Short task A: In the column-space notes, shorten the paragraph that begins "If we draw these vectors" while keeping its main facts.
Short task B: Output the part of the column-space notes between "So if a vector" and "the first two.", inclusive.

Source document:
Example: a rank-1 matrix
\[ A = \begin{bmatrix} 1 & 2 & 0 \\ 1 & 2 & 0 \\ 0 & 0 & 0 \end{bmatrix} \]
Columns are \(\mathbf{a}_1 = (1,1,0)\), \(\mathbf{a}_2 = 2\mathbf{a}_1\), \(\mathbf{a}_3 = \mathbf{0}\).
. . .
The only vectors that we can form by taking linear combinations of the columns of \(A\) are multiples of \(\begin{bmatrix} 1 \\ 1 \\ 0 \end{bmatrix}\).
. . .
A basis for the column space is just this single vector: \(\left\lbrace \begin{bmatrix} 1 \\ 1 \\ 0 \end{bmatrix} \right\rbrace\).
. . .
Because there is only one vector in the basis, the matrix has rank 1.
Visualizing the column space of our rank-1 matrix
Here are some vectors that are in the column space of \(A\):
\[ \begin{bmatrix} 1 \\ 1 \\ 0 \end{bmatrix}, \begin{bmatrix} 2 \\ 2 \\ 0 \end{bmatrix}, \begin{bmatrix} 3 \\ 3 \\ 0 \end{bmatrix}, \begin{bmatrix} 4 \\ 4 \\ 0 \end{bmatrix}, \begin{bmatrix} 5 \\ 5 \\ 0 \end{bmatrix}, \begin{bmatrix} -1 \\ -1 \\ 0 \end{bmatrix}, \begin{bmatrix} -2 \\ -2 \\ 0 \end{bmatrix} \]
. . .
If we draw these vectors in \(\mathbb{R}^3\), we see that they all lie on the same line. This line is the column space of \(A\).
(draw it)
Remember, the column space tells us which vectors \(\mathbf{b}\) can be written as \(A\mathbf{x}\) for some \(\mathbf{x}\).
. . .
So if a vector \(\mathbf{b}\) is not on this line, we know that there is no solution to \(A\mathbf{x}=\mathbf{b}\).
. . .
(draw a b slightly off the line, and one very far off the line)
Example: a rank-2 matrix
\[ A = \begin{bmatrix} 1 & 1 & 2 \\ 1 & 2 & 3 \\ 2 & 1 & 3 \end{bmatrix} \]
. . .
The first two columns are independent, but the third is a linear combination of the first two.
. . .
We can make a basis for the column space by taking the first two columns: \(\left\lbrace \begin{bmatrix} 1 \\ 1 \\ 2 \end{bmatrix}, \begin{bmatrix} 1 \\ 2 \\ 1 \end{bmatrix} \right\rbrace\).

Material supplied:

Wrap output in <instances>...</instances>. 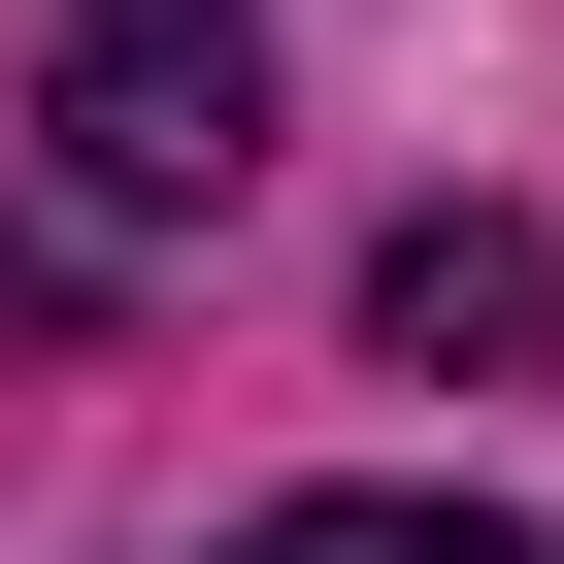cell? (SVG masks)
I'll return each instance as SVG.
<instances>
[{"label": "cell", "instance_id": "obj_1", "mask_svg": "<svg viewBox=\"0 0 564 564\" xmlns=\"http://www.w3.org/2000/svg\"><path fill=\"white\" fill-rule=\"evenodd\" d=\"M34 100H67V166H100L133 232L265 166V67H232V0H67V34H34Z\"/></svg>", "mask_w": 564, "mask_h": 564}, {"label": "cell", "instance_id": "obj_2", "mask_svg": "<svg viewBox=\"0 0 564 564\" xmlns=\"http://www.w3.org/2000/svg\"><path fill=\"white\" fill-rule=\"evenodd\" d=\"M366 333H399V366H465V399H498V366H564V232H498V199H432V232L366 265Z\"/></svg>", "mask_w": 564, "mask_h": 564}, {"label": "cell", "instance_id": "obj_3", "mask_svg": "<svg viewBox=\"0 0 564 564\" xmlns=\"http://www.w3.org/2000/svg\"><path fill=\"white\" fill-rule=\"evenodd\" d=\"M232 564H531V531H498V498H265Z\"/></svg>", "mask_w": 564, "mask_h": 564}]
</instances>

Final answer A: Drawn in \(\mathbb{R}^3\), these vectors all fall on one line, and that line is the column space of \(A\).

Final answer B:
So if a vector \(\mathbf{b}\) is not on this line, we know that there is no solution to \(A\mathbf{x}=\mathbf{b}\).
. . .
(draw a b slightly off the line, and one very far off the line)
Example: a rank-2 matrix
\[ A = \begin{bmatrix} 1 & 1 & 2 \\ 1 & 2 & 3 \\ 2 & 1 & 3 \end{bmatrix} \]
. . .
The first two columns are independent, but the third is a linear combination of the first two.